• [PROMPT] Starting at the line that has "Which is further" and stopping after the line that has "Answer: pixel 317", swap "driftwood log" for "fallen log" and leave everything else in those lines unchanged.

[Records from a spatial question set]
==============================
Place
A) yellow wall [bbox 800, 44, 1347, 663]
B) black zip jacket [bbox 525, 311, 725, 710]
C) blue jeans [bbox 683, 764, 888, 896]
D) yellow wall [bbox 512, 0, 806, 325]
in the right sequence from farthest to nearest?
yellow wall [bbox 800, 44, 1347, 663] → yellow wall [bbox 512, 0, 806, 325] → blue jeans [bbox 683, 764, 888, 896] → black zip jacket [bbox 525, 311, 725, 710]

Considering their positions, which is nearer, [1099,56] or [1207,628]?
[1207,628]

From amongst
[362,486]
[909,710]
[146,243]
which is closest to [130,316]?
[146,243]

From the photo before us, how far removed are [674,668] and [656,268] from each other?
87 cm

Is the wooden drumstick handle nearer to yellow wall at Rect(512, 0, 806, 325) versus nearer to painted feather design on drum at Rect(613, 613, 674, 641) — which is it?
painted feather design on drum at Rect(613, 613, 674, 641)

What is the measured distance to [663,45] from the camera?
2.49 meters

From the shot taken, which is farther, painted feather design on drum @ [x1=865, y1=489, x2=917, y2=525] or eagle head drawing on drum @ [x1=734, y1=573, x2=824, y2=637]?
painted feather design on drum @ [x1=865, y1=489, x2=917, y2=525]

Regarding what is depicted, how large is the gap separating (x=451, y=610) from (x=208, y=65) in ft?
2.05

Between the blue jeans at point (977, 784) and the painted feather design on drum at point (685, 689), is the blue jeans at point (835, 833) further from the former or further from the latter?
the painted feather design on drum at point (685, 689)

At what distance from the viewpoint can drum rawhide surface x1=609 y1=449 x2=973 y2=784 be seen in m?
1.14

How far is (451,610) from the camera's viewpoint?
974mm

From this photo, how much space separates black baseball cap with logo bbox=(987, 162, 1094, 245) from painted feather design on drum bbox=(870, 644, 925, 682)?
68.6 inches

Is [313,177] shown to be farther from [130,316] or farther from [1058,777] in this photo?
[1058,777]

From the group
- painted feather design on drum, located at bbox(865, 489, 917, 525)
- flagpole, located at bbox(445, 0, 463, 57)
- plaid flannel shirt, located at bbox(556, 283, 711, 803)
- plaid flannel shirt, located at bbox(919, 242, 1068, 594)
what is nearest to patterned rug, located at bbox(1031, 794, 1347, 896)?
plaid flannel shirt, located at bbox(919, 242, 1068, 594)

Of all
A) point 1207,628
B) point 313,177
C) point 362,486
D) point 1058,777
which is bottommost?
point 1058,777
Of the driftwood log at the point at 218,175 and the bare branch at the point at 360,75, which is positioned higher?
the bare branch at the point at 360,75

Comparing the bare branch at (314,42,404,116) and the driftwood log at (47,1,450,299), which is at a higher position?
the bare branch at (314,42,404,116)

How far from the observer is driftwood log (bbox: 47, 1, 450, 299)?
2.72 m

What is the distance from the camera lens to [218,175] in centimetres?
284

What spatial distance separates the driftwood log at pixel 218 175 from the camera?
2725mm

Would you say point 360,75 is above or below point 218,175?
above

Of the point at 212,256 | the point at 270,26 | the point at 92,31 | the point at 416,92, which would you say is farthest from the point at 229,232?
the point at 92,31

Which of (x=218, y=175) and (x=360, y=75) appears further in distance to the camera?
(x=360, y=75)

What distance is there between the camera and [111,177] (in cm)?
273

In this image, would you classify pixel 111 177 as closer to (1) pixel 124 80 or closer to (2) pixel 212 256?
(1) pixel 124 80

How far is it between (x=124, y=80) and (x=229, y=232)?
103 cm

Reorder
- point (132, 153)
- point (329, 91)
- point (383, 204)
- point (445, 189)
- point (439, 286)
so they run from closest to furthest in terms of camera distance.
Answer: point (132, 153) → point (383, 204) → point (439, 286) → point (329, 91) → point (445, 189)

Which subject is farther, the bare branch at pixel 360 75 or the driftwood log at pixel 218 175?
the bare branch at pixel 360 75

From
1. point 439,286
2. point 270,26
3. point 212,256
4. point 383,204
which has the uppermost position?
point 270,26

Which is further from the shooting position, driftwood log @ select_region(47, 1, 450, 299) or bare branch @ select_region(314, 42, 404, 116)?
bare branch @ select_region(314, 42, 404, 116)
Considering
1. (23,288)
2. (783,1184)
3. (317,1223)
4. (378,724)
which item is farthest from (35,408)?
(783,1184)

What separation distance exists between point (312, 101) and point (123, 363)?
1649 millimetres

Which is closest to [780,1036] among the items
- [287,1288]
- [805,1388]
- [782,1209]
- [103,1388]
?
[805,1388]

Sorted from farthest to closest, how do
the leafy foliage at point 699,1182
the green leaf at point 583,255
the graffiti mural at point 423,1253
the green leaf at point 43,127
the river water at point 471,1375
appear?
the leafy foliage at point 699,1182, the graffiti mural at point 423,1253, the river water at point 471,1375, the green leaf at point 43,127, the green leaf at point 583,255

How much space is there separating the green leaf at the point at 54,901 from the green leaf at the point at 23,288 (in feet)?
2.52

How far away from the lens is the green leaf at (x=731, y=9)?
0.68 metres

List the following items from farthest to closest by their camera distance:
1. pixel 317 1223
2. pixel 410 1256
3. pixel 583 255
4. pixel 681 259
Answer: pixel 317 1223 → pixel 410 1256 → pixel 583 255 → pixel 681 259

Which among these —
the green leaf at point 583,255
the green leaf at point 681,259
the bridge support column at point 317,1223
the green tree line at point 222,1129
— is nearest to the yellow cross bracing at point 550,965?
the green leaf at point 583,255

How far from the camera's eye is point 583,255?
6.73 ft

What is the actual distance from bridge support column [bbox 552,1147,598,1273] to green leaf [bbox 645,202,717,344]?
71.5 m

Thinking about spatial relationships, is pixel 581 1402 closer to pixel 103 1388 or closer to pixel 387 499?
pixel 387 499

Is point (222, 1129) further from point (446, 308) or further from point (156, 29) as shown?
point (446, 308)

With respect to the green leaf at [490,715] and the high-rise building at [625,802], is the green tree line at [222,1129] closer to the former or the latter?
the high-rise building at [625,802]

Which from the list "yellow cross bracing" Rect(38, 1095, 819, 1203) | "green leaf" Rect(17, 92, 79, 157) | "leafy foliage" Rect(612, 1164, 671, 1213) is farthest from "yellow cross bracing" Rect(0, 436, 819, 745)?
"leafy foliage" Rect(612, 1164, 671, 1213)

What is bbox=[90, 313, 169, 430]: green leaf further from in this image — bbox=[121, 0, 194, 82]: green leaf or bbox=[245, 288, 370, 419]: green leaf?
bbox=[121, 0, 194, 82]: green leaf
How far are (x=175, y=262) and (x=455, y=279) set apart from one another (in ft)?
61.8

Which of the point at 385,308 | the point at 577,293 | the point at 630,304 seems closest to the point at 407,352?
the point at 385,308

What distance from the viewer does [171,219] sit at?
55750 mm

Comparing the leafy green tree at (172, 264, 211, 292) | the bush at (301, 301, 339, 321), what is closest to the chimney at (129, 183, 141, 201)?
==============================
• [FULL SOLUTION]
Which is further from the shooting position, fallen log @ select_region(47, 1, 450, 299) or bare branch @ select_region(314, 42, 404, 116)?
bare branch @ select_region(314, 42, 404, 116)
Considering
1. (23,288)
2. (783,1184)
3. (317,1223)
4. (378,724)
which item is farthest from (35,408)?
(783,1184)

What separation distance exists between point (312, 101) and point (123, 363)?
1649 millimetres

Which is closest to [780,1036] among the items
- [287,1288]
- [805,1388]
- [782,1209]
- [103,1388]
?
[805,1388]

Sorted from farthest to closest, how do
the leafy foliage at point 699,1182
the green leaf at point 583,255
the graffiti mural at point 423,1253
the green leaf at point 43,127
the river water at point 471,1375
appear?
the leafy foliage at point 699,1182, the graffiti mural at point 423,1253, the river water at point 471,1375, the green leaf at point 43,127, the green leaf at point 583,255

How much space is there separating the green leaf at the point at 54,901 from the green leaf at the point at 23,288 (in feet)?
2.52

How far away from the lens is the green leaf at (x=731, y=9)?
0.68 metres

List the following items from farthest to closest by their camera distance:
1. pixel 317 1223
2. pixel 410 1256
3. pixel 583 255
4. pixel 681 259
Answer: pixel 317 1223 → pixel 410 1256 → pixel 583 255 → pixel 681 259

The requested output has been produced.